Provided text
* begin *

Alinghi, Bacon, & Continued Re: [NEC] 2.3: Power Laws, Weblogs,

Dave Long
Wed, 05 Mar 2003 10:14:04 -0800

[vide caveat infra]

> > Many products and many media may be entirely
> > random, without being uniformly distributed.
> In fact, if rankings were entirely random, they
> would have a Normal distribution thanks to the
> Central Limit Theorem

No.  Normal distributions arise when there is
some mean value from which to diffuse away, but
randomness leads to many other distributions,
including power law distributions.  Examples:

Zipf's Law
Schroeder, _Fractals, Chaos, Power Laws_ (1991) : Introduction
> Zipf has endeavored to derive his law from _Human Behavior and
> the Principle of Least Effort_ (the title of his 1949 treatise).
> But Mandelbrot, in an early effort, has shown that a monkey hitting
> typewriter keys *at random* will also produce a "language" obeying
> Zipf's hyperbolic law [Man 61].  So much for lexicographic _Least
> Effort_!

The Atmosphere
? "In fact, if air molecules' heights were entirely random, they would
?  have a Normal distribution thanks to the Central Limit Theorem"

Luckily for those of us who both live near
sea level and seek inspiration on a regular
basis, air molecules are mostly found near
the bottom of the atmosphere, and are rare
in the upper parts.  If atmospheric density
was normally distributed, it'd be thin down
here and thin up below LEO and pretty thick
somewhere in the middle.

Now, this distribution (e^-mgh) is normally
presented as an equilibrium result, but it
turns out that it arises if one starts out
with any atmospheric distribution, and then
swaps energy at random (but conservatively)
between molecules.  (being an equilibrium,
it is a fixed point of the swapping)

"Re: The Big Jump"

(this is an exponential, not a power law,
but Schroeder thinks power laws may often
result from combinations of exponentials,
parallel relaxation processes*)

possibly also of interest:
"Re: 50% of FoRK usage"
"bell curve?"

Noises: White, Pink, Brown, and Black
(Schroeder again, Chapter V)
> Among the very many domains where self-similar power laws flourish,
> statistics ranks very high.  Especially, the power spectra [of]
> time series, often known as noises, seem addicted to simple,
> homogenous power laws in the form f^-{beta} ... Prominent among
> these is white noise, with a spectral exponent {beta}=0. ... The
> increments of Brownian motion and numerous other innovation processes,
> the learned name for a succession of surprises, belong to this class.
> Electronic and photonic shot noises, thermal noise, and many a hiss
> from man or beast aspire to membership in the white noise "sonority".
> If we integrate a white noise over time, we get a "brown" noise, such
> as the projection of a Brownian motion onto one spatial dimension.

* end *

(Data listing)
* begin *

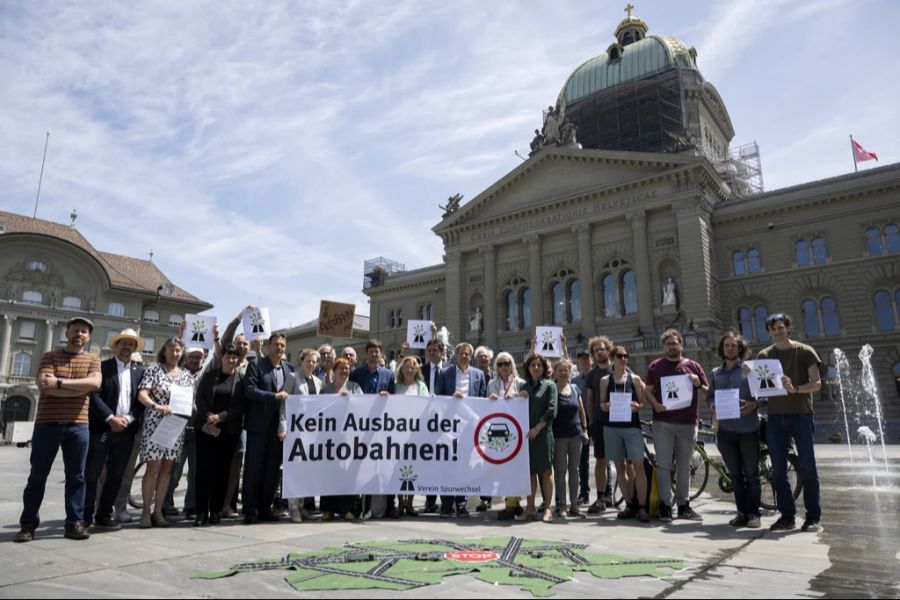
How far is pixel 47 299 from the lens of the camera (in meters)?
49.2

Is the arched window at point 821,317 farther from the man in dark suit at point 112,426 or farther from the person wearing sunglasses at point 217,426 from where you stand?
the man in dark suit at point 112,426

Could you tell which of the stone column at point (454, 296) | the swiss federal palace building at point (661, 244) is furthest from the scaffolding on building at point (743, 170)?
the stone column at point (454, 296)

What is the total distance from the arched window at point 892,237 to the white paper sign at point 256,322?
3470cm

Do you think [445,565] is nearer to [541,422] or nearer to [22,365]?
[541,422]

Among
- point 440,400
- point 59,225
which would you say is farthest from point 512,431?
point 59,225

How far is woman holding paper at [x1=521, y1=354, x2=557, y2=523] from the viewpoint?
7.16m

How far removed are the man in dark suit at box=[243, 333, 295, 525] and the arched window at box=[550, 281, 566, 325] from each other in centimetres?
3331

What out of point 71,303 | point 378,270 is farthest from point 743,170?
point 71,303

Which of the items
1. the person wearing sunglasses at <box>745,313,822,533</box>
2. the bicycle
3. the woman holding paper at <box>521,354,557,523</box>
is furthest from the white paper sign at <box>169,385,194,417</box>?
A: the person wearing sunglasses at <box>745,313,822,533</box>

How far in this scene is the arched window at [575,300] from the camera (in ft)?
127

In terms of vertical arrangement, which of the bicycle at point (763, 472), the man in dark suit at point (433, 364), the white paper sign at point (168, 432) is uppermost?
the man in dark suit at point (433, 364)

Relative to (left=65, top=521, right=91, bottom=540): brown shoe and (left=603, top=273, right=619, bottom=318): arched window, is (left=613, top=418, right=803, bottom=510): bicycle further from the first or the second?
(left=603, top=273, right=619, bottom=318): arched window

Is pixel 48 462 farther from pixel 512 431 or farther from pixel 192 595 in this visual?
pixel 512 431

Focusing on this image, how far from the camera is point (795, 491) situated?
777 cm
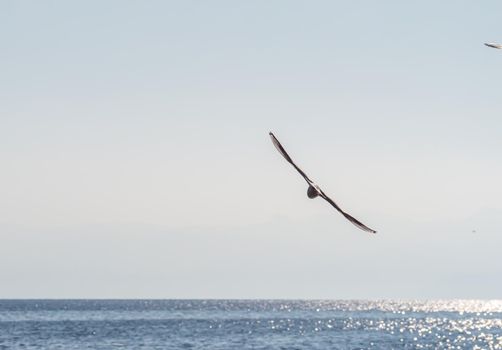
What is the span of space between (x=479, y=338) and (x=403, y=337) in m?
9.71

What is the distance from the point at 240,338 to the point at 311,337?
880cm

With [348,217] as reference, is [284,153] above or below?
above

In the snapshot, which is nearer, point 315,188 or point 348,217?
point 348,217

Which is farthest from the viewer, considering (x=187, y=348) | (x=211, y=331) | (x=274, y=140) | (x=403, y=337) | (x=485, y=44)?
(x=211, y=331)

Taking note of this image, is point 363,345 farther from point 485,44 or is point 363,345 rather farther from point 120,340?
point 485,44

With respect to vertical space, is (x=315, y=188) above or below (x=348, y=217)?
above

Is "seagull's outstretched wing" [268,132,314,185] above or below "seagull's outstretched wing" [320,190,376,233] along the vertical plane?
above

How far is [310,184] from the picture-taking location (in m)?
9.05

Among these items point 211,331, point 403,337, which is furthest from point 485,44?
point 211,331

* end *

Requirements
- A) Rewrite the records from the line containing "How far is [310,184]" through the end of the records, keeping every line including the requests, and offset each number in the answers, both distances and coordinates, by adding 41.
- B) Continue the forum post on power laws and randomness, starting right after its last sentence.

Per-task answers
- A)
How far is [310,184] from the picture-taking location (in m)?
50.05

Among these items point 211,331, point 403,337, which is furthest from point 485,44?
point 252,372

- B)
> Brown noise has a power spectrum that is proportional to f^-2 over
> an extended frequency range. ... However, white and brown noises
> are far from exhausing the spectral possibilities: between white and
> brown there is a pink noise with an f^-1 spectrum.  And beyond brown,
> black noise lurks, with a power spectrum proportional to f^-{beta}
> with {beta} > 2.
> Black-noise phenomena govern natural and unnatural catastrophes
> like floods, droughts, bear markets, and various outrageous outages,
> such as those of electrical power.  Because of their black aspect,
> such disasters often come in clusters.  Indeed, "Wyse men sayth
> ... that one myshap fortuneth never alone"; so says A. Barclay in
> his translation of _The Ship of Fools_ [Bar 1509]

The english proverb is "when it rains, it pours";
a pure statmech argument notices that, out of all
possible arrangements of myshaps, there is one (up
to permutation) in which myshaps fortuneth evenly,
and many, many, more in which they are clustered.
Such clustering occurs at all scales, which might
explain why property/casualty insurers are not too
keen on Acts of God.

Schroeder : Introduction
> ... nearly 100 years ago, the Italian economist Vilfredo Pareto
> (1848-1923), working in Switzerland, found that the number of people
> whose personal incomes exceed a large value follows a simple power law
> [Par 1896][Man 63a].
"Re: The Rich Really Do Get Richer!"

> That current blog rank resembles prior blog rank
> is not a prediction.

It is more of a prediction than saying "I have
no clue about rank" (simplest possible model).
Unfortunately, it depends on history.  Using a
path independent model ought to make even better
predictions, but I don't have one.  What kind of
predictions does yours make?


:: :: ::

* he also suggests tangent bifurcations, which
are behind the processes described in:

"Re: Evolution being slow ..."

:: :: ::

Schroeder (in relation to an earlier FoRK thread)
did his early work in figuring out what actually
made concert halls sound better or worse, and why
measuring frequency response is not so useful.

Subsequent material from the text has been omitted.